EXCL David Davis: MPs must 'drive a stake through the heart' of Theresa May's Brexit deal
MPs must ensure Theresa May suffers a heavy defeat on her Brexit deal so that "the stake goes through its heart", David Davis has said.
In inflammatory comments, the former Brexit Secretary said the agreement must be "buried at the crossroads" because it is "no good at any level".
Speaking to The House magazine, the ex-Cabinet minister also said that a fall in the value of the pound of up to 10% would “be no bad thing” if the UK crashes out of the EU without a deal.
Scores of Tory MPs have suggested they will vote against Mrs May's deal when it comes before the Commons next Tuesday.

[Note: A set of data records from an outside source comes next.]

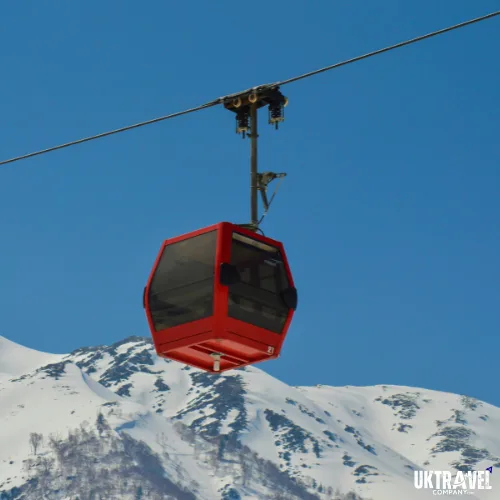 Ropeway improving pilgrimage and winter tourism access in the Uttarakhand Himalayas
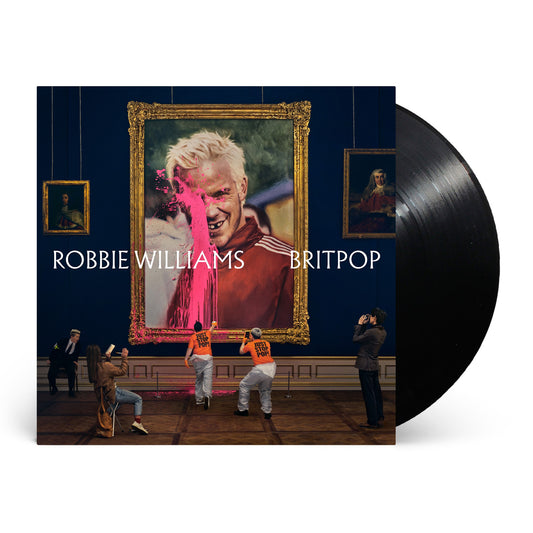 ROBBIE WILLIAMS - Britpop, black vinyl
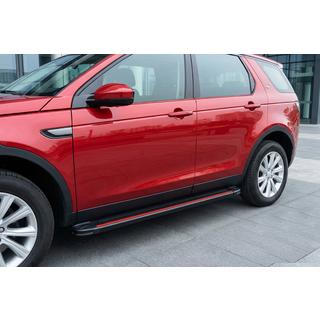 Bočne stopnice Maya Red (2 kos, aluminij) fotografija 1
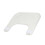 Rollstuhl-Tablett dick Universal Becherhalter weiß 4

Mr Davis said: "This deal is no good at any level. It’s no good in terms of sovereignty, it’s no good in terms of economic future, it’s no good in terms of upsides.
“I don’t believe the Bank of England and the Treasury’s forecast on this. They’ve never been right before, this is a polemical projection. I actually think this is identical in economic terms to being inside the Union, or as close as you can get to identical. What it doesn’t have are any upsides.
“We’ve got to make sure that this doesn’t come back. We’ve got to make sure the stake goes through its heart and it gets buried at the crossroads.”
Asked whether staying in the EU was better than taking the Government’s deal, he said: “That would be a less bad of two horrible options, basically. Staying in the EU. Neither is a good option. Neither is the option that’s going to happen.”
Elsewhere in the interview, Mr Davis argued that the UK’s fear of a no deal Brexit was “slightly ill-placed” as the harm is “asymmetric” with the EU standing to lose more.
He explained: “Firstly, we’ve got a floating pound… it won’t go into freefall.
“The first thing that will happen is it will go about five, ten points down further from the 15 it already is. So, we’ll end up 20 or 25 below what it was before the referendum. That’s not a bad thing. The pound’s always been too high from the point of view of industry because of the effect of the City.
“So, our competitive position with vis-a-vis Europe would be dramatically better even if there are tariffs. It would be much bigger than any tariff impact on us for everything except some agriculture. It will exacerbate the tariff effect on let’s say the German car industry or the German dairy industry for that matter.”
Mr Davis also said the Government could take measures to incentivise firms to increase their capital spending in the event of exiting on WTO terms.
“Big businesses, FTSE100s and so on, have sat back a bit and said well, ‘we won’t actually spend our capital spend yet’. I don’t blame them – I would have done the same if I’d been in their position,” he said.
“But they’ve got the capital programme plans sitting there and they’ve got the money on their balance sheets. You can see that. You can see money building up on British balance sheets.
“So, we can go along and say, ‘okay, we’ll give you a two-year 100% allowance if you use that money now’. It will work, I guarantee you that will work and so there will be an increase, not a decrease in internal capital spend.
“Foreign direct investment is going up, not going down. We can do things if we’re not inside the Union which are under WTO rules to help some bits of our industry, e.g. animal welfare payments for farmers, for example.
“There are things we can do as an operation ourselves. So, pound, individual policy and thirdly we have the upsides. We have the upsides.”
Mr Davis also warned campaigners for a second referendum that they would face a “parliamentary guerrilla war against it”, insisted Article 50 would not be extended, claimed the UK would be first in line for a trade agreement with the US and said the fear of no deal would force Britain and the EU to find an “alternative” solution on Brexit.